• WHAT YOU SHOULD DO
Starting at the line with "body_size: -342", set down each line of the entries below through the last one, exactly as it stands.

---*---

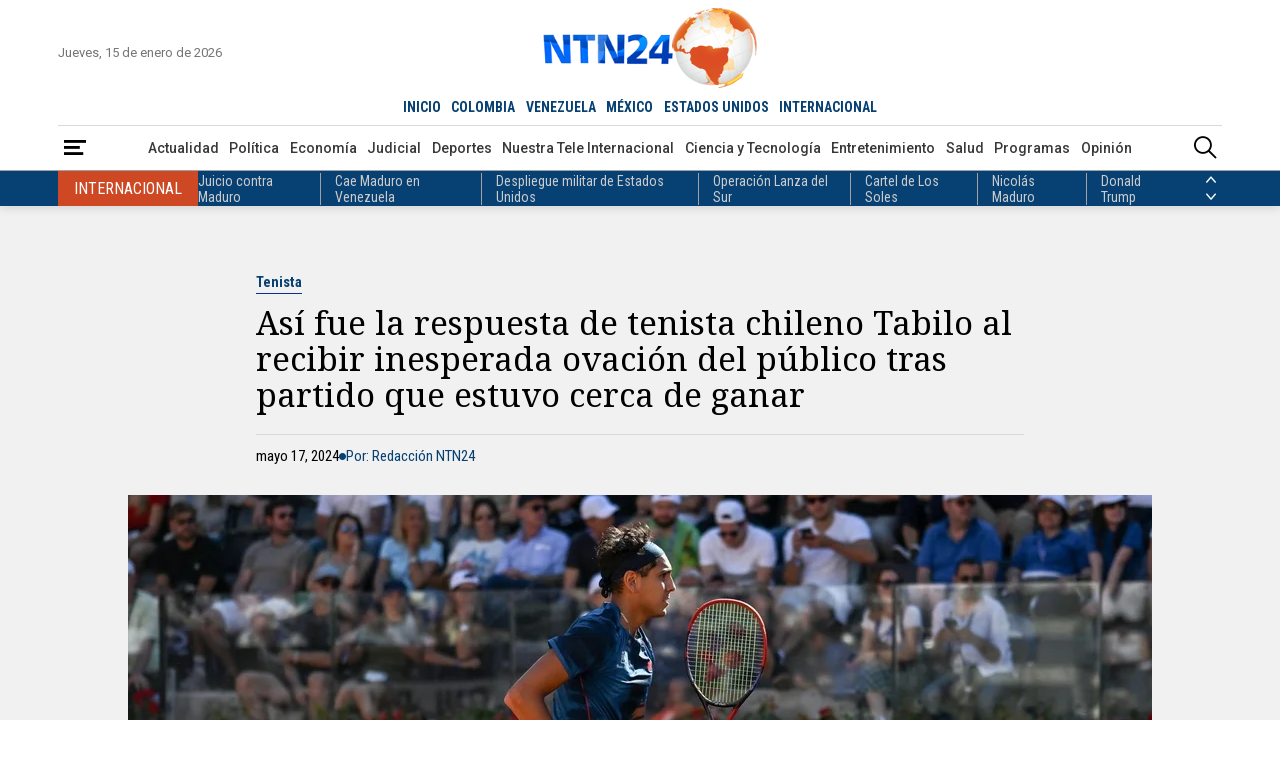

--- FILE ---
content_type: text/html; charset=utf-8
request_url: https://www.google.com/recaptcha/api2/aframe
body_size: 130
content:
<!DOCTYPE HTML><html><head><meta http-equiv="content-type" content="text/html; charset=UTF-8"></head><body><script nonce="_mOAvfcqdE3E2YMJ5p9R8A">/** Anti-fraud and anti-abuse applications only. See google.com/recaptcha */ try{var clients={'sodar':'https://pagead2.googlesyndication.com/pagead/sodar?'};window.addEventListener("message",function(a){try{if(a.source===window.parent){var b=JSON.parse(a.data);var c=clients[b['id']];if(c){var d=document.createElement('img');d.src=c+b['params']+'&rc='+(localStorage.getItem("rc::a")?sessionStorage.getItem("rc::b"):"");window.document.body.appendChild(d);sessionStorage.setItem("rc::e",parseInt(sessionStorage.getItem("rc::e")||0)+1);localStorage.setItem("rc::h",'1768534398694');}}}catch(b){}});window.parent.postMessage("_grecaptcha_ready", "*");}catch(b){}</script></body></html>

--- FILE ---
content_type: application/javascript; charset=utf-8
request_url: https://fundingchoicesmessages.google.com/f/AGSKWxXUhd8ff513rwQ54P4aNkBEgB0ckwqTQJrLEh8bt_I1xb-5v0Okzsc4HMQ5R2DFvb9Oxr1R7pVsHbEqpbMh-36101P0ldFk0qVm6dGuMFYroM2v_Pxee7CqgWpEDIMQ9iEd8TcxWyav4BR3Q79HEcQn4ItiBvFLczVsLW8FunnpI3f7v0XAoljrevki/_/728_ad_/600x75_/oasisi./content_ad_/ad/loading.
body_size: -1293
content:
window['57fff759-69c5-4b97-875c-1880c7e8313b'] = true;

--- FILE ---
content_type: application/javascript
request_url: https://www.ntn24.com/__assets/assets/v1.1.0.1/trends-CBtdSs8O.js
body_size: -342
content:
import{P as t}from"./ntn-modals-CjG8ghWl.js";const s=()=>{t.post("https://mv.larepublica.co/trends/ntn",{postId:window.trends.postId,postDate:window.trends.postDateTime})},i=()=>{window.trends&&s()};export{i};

---*---

• RESPONSE BELOW
body_size: -342
content:
import{P as t}from"./ntn-modals-CjG8ghWl.js";const s=()=>{t.post("https://mv.larepublica.co/trends/ntn",{postId:window.trends.postId,postDate:window.trends.postDateTime})},i=()=>{window.trends&&s()};export{i};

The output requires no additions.